__TEXT ZUM LESEN__
==*==

Vorwort

Wolfgang Niemsch

Dr. Volker Schmidt

Sehr geehrte Damen und Herren,

ergänzend zu den umfangreichen Publikationen, die Niedersachsen­Metall Ihnen regelmäßig zukommen lässt, überreichen wir Ihnen hiermit den Geschäftsbericht 2023. Dieses in einer wirtschaft­lichen Phase, die von geradezu tektonischen Verschiebungen im Standortwettbewerb geprägt ist. Kaum ein Tag vergeht, an dem Unternehmen aus dem Automobilsektor nicht Betriebsverlagerungen und Produktionskürzungen ankündigen und Unternehmen aus anderen Branchen, insbesondere aus der Grundstoffindustrie ganz konkret die Verlagerung von Produktion unter Verweis auf Energiekostennachteile bekanntgeben. Dies alles erfolgt derzeit in einer Intensität, die immer mehr Beobachter vor den Gefahren einer De-Industrialisierung Deutschlands warnen lässt.

Gleichwohl kann aber doch davon eigentlich nur derjenige überrascht sein, der glaubte, die sich spätestens seit der Finanzmarktkrise 2008 aufbauenden Standort-Unwuchten geflissentlich übersehen zu können. Höchste Industriestrompreise innerhalb der OECD nicht erst seit dem Russisch-Ukrainischen Krieg, ein Industrie-Lohnniveau, für dessen Begründung immer noch die Mär von der weltweit höchsten Produktivität am Standort Deutschland bemüht wird – als ob der neueste technologische Standard nur in Deutschland zum Einsatz käme; eine Regulierungsdichte, die international einzigartig ist und die statt Planungssicherheit eher Investorenabschreckung hervorruft. Und ein Unternehmenssteuerrecht, das bis auf einige zeitlich befristete Erleichterungen während der Corona-Pandemie in den Grundzügen nahezu ein und dasselbe ist wie vor 20 Jahren.

==*==

__MATERIAL ERKUNDEN__
1: Übersetze diesen Satz aus dem Vorwort zum Geschäftsbericht 2023 ins Englische: „Dies alles erfolgt derzeit in einer Intensität, die immer mehr Beobachter vor den Gefahren einer De-Industrialisierung Deutschlands warnen lässt.“
2: Seit welchem Ereignis bauen sich die Standort-Unwuchten laut dem Vorwort zum Geschäftsbericht 2023 spätestens auf?
3: Schreibe das Vorwort zum Geschäftsbericht 2023 im Anschluss an seinen letzten Satz weiter.

__AUSZUG AUS DATENSATZ__
==*==

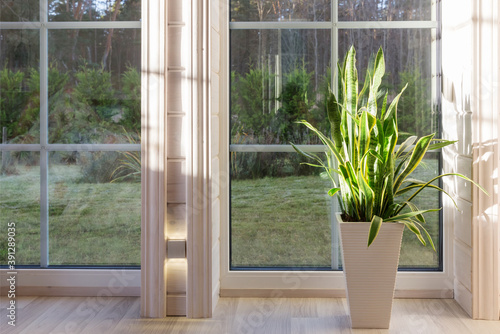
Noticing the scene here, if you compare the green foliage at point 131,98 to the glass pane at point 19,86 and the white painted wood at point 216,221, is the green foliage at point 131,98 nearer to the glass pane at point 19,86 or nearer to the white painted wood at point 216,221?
the glass pane at point 19,86

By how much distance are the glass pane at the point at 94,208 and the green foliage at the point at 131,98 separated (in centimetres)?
17

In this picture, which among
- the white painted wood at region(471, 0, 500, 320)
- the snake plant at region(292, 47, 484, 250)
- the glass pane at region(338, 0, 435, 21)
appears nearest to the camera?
the snake plant at region(292, 47, 484, 250)

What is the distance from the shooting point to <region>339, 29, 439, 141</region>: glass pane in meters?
2.85

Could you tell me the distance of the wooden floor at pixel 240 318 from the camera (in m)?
2.39

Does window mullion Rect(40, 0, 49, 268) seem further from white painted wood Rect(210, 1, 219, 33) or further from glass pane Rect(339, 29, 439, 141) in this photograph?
glass pane Rect(339, 29, 439, 141)

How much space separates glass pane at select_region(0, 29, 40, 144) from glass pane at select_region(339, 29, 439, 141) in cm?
169

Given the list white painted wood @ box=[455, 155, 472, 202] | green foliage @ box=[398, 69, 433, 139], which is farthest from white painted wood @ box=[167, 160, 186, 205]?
white painted wood @ box=[455, 155, 472, 202]

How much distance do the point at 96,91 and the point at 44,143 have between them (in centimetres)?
41

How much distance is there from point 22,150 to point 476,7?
247 centimetres

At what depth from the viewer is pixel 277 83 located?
2875 millimetres

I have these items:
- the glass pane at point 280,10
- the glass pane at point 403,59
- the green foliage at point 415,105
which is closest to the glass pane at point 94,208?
the glass pane at point 280,10

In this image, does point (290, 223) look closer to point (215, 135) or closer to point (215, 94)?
point (215, 135)

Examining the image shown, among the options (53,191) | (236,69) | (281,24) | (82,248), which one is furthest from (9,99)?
(281,24)

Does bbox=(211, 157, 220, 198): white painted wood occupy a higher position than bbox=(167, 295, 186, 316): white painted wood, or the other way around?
bbox=(211, 157, 220, 198): white painted wood
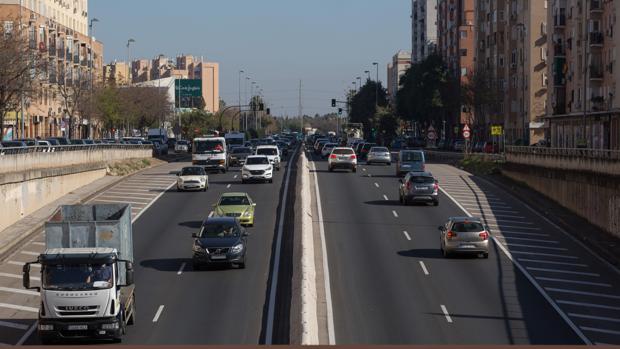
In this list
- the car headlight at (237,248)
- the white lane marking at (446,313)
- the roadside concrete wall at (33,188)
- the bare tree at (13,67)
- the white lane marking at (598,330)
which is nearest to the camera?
the white lane marking at (598,330)

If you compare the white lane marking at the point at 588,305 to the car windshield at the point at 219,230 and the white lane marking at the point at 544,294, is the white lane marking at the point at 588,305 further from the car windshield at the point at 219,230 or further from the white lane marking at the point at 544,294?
the car windshield at the point at 219,230

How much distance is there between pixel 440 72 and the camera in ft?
480

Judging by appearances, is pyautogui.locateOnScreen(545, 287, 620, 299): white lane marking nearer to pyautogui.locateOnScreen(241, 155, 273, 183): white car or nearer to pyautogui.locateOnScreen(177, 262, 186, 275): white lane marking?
→ pyautogui.locateOnScreen(177, 262, 186, 275): white lane marking

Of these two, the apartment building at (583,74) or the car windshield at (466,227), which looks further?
the apartment building at (583,74)

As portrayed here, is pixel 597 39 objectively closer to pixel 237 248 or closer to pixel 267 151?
pixel 267 151

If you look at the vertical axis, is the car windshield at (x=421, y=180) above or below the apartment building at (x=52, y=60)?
below

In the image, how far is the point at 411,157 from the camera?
7594 cm

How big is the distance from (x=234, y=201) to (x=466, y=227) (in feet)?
40.6

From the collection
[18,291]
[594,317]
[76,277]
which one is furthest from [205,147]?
[76,277]

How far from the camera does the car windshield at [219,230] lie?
134 feet

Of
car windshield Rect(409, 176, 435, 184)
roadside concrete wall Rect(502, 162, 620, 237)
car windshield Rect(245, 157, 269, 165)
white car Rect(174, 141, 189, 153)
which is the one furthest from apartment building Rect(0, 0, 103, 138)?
roadside concrete wall Rect(502, 162, 620, 237)

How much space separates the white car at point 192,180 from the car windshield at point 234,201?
560 inches

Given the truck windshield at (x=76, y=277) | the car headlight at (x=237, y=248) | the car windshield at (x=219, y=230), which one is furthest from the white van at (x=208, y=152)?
the truck windshield at (x=76, y=277)

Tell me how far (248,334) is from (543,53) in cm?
9146
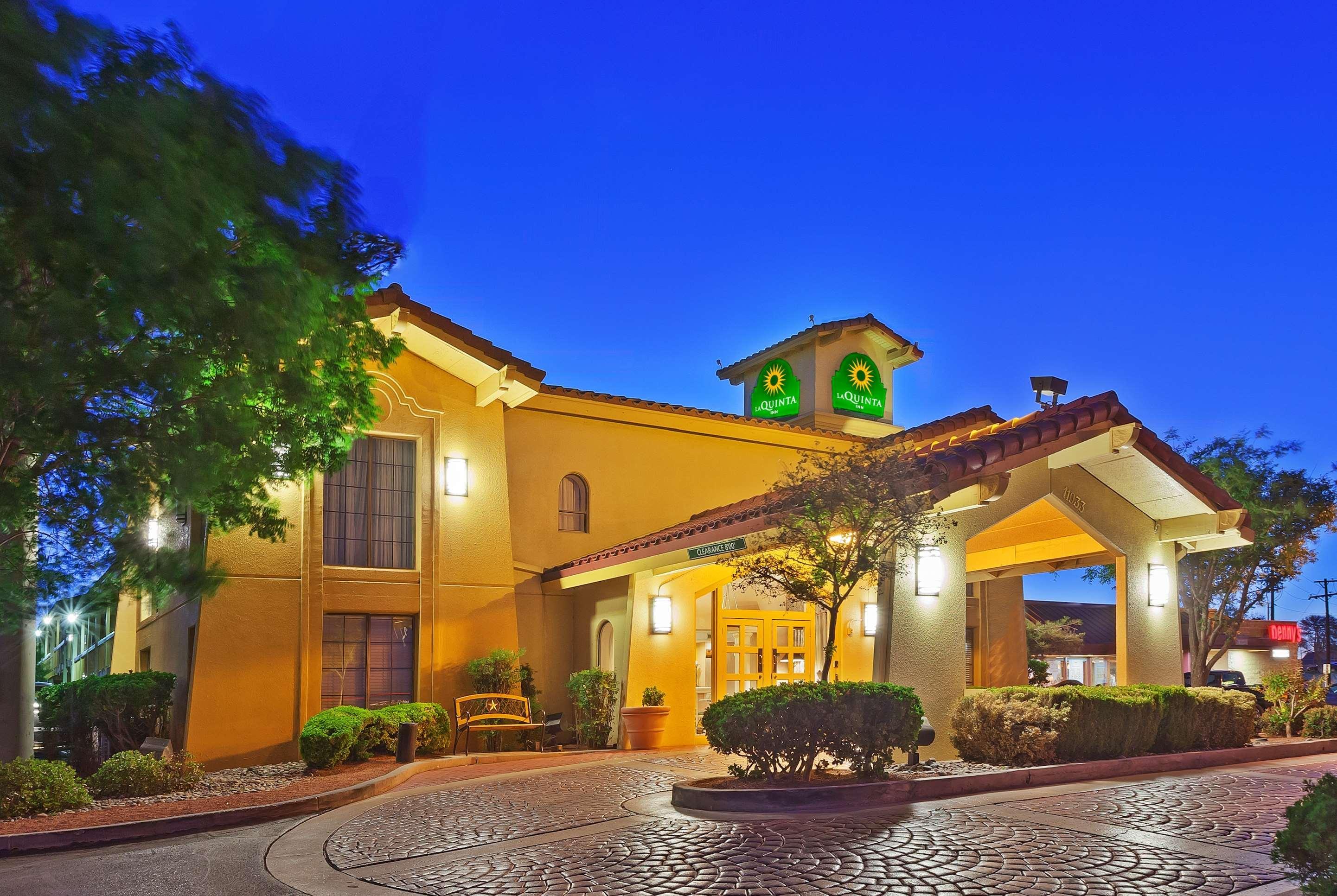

==*==

__ANTWORTEN__
1: All this is currently happening with an intensity that is leading more and more observers to warn of the dangers of Germany's deindustrialization.

2: Seit der Finanzmarktkrise 2008.

3:
NiedersachsenMetall hat gemeinsam mit unseren Partnerverbänden in der Metall- und Elektro-Industrie stets und immer wieder auf die immer steiler werdende Klippe, auf das ständige Aufholen anderer Wettbewerber innerhalb Europas und weltweit hingewiesen. Wir haben Veränderungen angemahnt und Lösungsvorschläge unterbreitet. Mit unserem Konzept für eine unbürokratische FuE-­Zulage haben wir sogar dafür gesorgt, dass auf Initiative des Landes Nieder­sachsen hin 2020 eine Steuererleichterung für mittelständische Unternehmen im Steuerrecht verankert wurde. Wir haben mit einem von uns in Auftrag gegebenen Gutachten des Instituts der deutschen Wirtschaft schon 2016 belegen können, dass seit der Finanzmarktkrise der Kapitalstock der deutschen Industrie von Jahr zu Jahr schrumpft, weil die Abschreibungen auf das Anlage­vermögen die Bruttoinvestitionen immer deutlicher überschreiten, die Nettoinvestitionen also negativ sind. Schlichte Begründung: Es fließt zunehmend Investitionskapital ins Ausland ab mit dem Ergebnis, dass der Kapitalstock in Deutschland veraltet. Schon vor sieben Jahren sagten 70% der befragten mittelständischen Industrieunternehmen in Niedersachsen, die auch im Ausland Produktionskapazitäten aufrechterhalten, dass künftige Investitionen weit überwiegend auch nur noch im Ausland vorgenommen werden aufgrund der mangelhaften Rentabilität in Deutschland.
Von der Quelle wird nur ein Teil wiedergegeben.